• [Task instructions]:
Each line from the one that contains "Of the elements" to the end of the material must be quoted exactly; include both end lines and nothing else.

======

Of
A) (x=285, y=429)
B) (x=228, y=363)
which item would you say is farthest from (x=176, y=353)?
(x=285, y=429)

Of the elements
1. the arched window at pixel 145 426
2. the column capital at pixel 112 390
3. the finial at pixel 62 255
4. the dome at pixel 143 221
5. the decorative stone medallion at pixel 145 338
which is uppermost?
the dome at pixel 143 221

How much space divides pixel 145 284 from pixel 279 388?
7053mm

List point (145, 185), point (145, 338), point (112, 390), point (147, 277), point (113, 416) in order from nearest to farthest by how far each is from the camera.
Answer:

======

• [Response]:
Of the elements
1. the arched window at pixel 145 426
2. the column capital at pixel 112 390
3. the finial at pixel 62 255
4. the dome at pixel 143 221
5. the decorative stone medallion at pixel 145 338
which is uppermost?
the dome at pixel 143 221

How much space divides pixel 145 284 from pixel 279 388?
7053mm

List point (145, 185), point (145, 338), point (112, 390), point (147, 277), point (113, 416) in order from nearest to farthest by how far each is from the camera.
Answer:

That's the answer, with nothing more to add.